- _Tasks to perform_:
(1) List every person named in the passage about grief and the search for meaning that appears before the records.
(2) Write a continuation of the passage about grief and the search for meaning, picking up right after its final sentence.

- _Passage to read_:
_ _ _ _ _ _ _
Within minutes of entering I was telling Martin what had happened, how I was searching, no longer sure of how I was supposed to behave. No longer sure of reality.

He sat me down and did a tarot card reading for me. I grew up with a mother who believed in astrology and tarot and magic, but I never had a strong feeling either way. This was more Jon’s world than mine, but something felt true to me. I wanted to be there, I wanted to be open to possibility. I wanted to find something that would bring Jon closer to me.

Martin told me that Jon was still with me, that I had this amazing ally on the other side who loved me and would always love me.

Martin and Mark helped me pick out crystals—rose quartz for self love and prehnite to help me connect to Jon. They told me to sit with them and hold them, meditating with them.

They explained death to me in a way that was really beautiful. They said that life is just an illusion, and death acts as a release. We are, they explained to me, eternal beings, and when we leave this life, our energy transfers into a greater state of consciousness.


I’ve always been open to the idea of spirituality. I’m not an atheist. I want to believe in God. I want to believe our life has meaning, but I never really thought about it a lot.

When Jon died, I felt the sudden need to search for that meaning. I began researching NDEs (Near Death Experiences) reading all the books I could find. Some of it felt silly—New Age propaganda no different than religion—but some of it felt real to me.

I read books on meditation and Eastern philosophy. I found myself interested in this idea that we are all connected, that each and every one of us has value, and that we are all linked together by some unifying force. It didn’t matter to me what that force was. I didn’t come any closer to believing in organized religion.

Just in the idea that our humanity matters. Our lives matter. We matter.
_ _ _ _ _ _ _
[Scene geometry reasoning data]
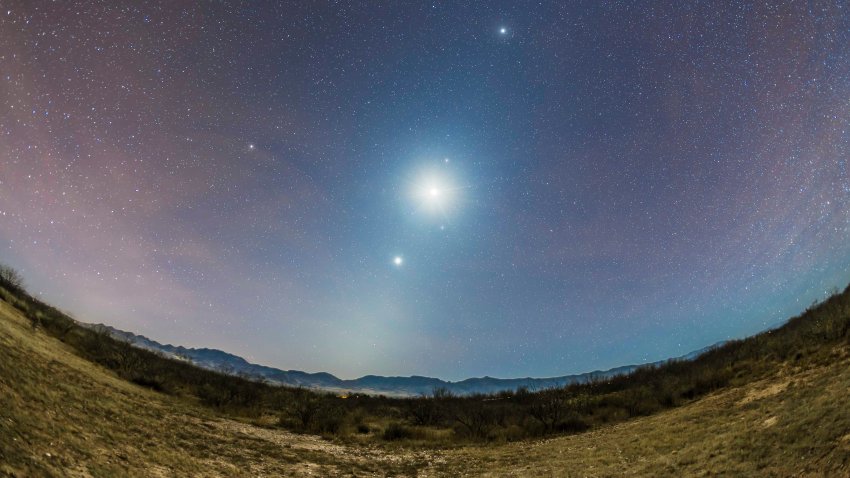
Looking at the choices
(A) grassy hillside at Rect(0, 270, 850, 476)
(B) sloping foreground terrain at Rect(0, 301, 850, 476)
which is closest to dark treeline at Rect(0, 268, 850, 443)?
(A) grassy hillside at Rect(0, 270, 850, 476)

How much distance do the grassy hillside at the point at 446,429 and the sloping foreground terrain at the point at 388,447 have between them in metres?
0.05

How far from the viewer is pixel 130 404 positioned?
10.8 m

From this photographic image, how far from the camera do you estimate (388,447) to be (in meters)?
13.9

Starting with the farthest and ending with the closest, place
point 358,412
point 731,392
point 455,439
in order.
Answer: point 358,412
point 455,439
point 731,392

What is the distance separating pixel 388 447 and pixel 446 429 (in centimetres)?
509

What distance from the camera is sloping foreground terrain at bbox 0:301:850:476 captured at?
18.7 ft

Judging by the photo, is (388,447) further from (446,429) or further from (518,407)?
(518,407)

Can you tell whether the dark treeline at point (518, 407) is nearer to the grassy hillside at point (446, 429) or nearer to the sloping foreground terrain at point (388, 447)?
the grassy hillside at point (446, 429)

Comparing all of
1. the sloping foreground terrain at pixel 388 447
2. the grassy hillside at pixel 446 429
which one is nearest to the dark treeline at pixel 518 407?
the grassy hillside at pixel 446 429

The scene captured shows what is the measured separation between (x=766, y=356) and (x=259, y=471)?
1832 cm

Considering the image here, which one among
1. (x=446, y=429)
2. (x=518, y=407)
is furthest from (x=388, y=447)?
(x=518, y=407)

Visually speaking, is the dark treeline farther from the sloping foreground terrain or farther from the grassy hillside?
the sloping foreground terrain

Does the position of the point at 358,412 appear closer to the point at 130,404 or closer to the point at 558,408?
the point at 558,408

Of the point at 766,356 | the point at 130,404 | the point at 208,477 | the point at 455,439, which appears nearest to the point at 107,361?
the point at 130,404
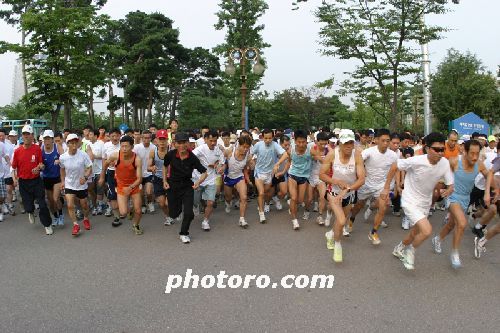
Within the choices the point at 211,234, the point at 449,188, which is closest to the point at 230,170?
the point at 211,234

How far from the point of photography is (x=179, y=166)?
22.2ft

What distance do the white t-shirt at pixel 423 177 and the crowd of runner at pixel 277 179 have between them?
0.01 metres

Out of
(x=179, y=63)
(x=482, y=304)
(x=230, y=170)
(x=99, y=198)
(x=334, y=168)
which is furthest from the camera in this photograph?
(x=179, y=63)

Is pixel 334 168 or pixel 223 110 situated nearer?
pixel 334 168

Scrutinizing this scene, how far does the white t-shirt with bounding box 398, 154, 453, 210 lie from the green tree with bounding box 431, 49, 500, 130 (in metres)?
20.6

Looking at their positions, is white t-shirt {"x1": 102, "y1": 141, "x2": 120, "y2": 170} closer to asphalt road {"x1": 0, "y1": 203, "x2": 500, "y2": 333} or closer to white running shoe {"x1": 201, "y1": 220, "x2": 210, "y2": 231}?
asphalt road {"x1": 0, "y1": 203, "x2": 500, "y2": 333}

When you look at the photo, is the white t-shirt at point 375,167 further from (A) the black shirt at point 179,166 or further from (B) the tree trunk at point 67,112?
(B) the tree trunk at point 67,112

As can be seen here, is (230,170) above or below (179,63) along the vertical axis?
below

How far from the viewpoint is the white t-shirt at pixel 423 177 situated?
513 cm

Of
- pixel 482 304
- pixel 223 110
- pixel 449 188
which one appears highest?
pixel 223 110

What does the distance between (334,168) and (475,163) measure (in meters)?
2.03

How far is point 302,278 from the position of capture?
4992mm

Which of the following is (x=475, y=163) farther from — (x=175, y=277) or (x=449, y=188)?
(x=175, y=277)

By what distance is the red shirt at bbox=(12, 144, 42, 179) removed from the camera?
742cm
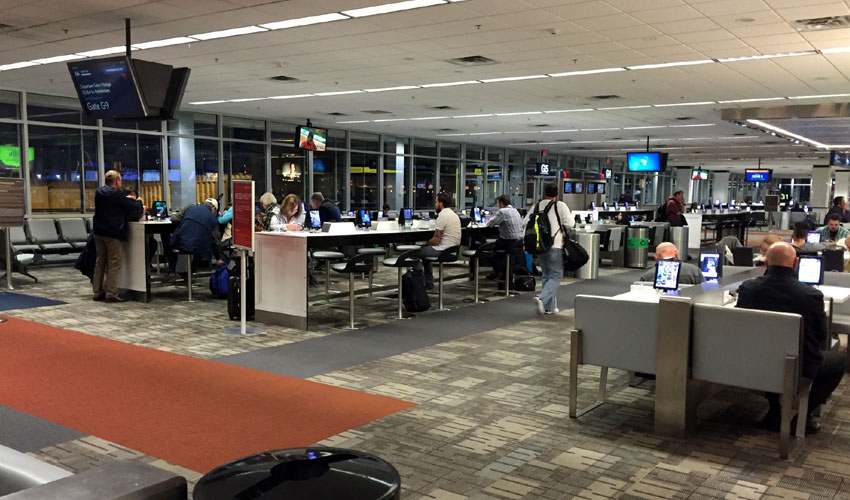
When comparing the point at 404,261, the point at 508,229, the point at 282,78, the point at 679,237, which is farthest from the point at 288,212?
the point at 679,237

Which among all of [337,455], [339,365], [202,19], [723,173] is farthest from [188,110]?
[723,173]

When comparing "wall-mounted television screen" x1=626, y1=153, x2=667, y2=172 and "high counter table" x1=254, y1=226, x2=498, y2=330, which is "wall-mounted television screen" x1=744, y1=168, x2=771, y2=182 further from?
"high counter table" x1=254, y1=226, x2=498, y2=330

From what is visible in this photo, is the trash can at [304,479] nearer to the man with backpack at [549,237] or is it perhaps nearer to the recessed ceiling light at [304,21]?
the recessed ceiling light at [304,21]

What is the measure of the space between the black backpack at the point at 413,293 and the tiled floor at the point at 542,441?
6.17ft

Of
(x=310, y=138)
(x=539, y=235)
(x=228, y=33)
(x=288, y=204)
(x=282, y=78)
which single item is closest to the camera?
(x=228, y=33)

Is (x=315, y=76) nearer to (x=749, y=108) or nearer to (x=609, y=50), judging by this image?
(x=609, y=50)

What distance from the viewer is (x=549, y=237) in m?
8.00

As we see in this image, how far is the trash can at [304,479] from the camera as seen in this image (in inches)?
49.8

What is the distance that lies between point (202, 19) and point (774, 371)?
6291mm

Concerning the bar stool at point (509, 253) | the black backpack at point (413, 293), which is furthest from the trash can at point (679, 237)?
the black backpack at point (413, 293)

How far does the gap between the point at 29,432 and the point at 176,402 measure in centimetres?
90

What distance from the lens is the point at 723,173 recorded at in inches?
1714

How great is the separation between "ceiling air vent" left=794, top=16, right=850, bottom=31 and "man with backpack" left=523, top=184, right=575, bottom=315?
9.84 ft

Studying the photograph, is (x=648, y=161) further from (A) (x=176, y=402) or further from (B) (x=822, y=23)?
(A) (x=176, y=402)
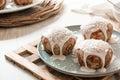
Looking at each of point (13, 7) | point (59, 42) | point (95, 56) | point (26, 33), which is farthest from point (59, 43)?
point (13, 7)

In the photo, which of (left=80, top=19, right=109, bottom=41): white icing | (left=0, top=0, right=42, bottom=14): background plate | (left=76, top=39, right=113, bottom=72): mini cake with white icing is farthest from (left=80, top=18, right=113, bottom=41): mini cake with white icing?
(left=0, top=0, right=42, bottom=14): background plate

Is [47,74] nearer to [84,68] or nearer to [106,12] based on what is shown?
[84,68]

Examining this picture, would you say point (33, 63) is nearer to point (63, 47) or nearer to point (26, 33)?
point (63, 47)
_ _ _ _ _ _ _
- _List of answers_:
(1) Martin, Jon, Mark

(2)
Maybe this is what death does. Like birth, and love, it forces us to look at the bigger questions in life, to reevaluate meaning, and our place in the universe.

At least, for me, that is what Jon’s death did.

I began to explore the idea that life was vaster than this material plane that we experience on a daily basis. I wanted to be open to this idea.

It is hard for me to know what any of this means, but I want to believe that Jon is still out there, loving me, sharing in my life, still experiencing his own existence in some way.

Because, honestly, the alternative feels unbearable.


My grief therapist, Donna Bloom—who was suggested to me after Jon died because of her specialization in grief and loss—talks to me a lot about my new search for meaning and spirituality. I tell her I feel silly sometimes. But she encourages me. Because she knows that what I am doing is looking for purpose, looking for a way to make sense out of something that feels senseless and meaningless.

“The important thing is that we keep talking about our grief and loss and not stuff it,” she told to me. “It’s when we try to deny or stuff our feelings that get into trouble and experience potential harm to our health.”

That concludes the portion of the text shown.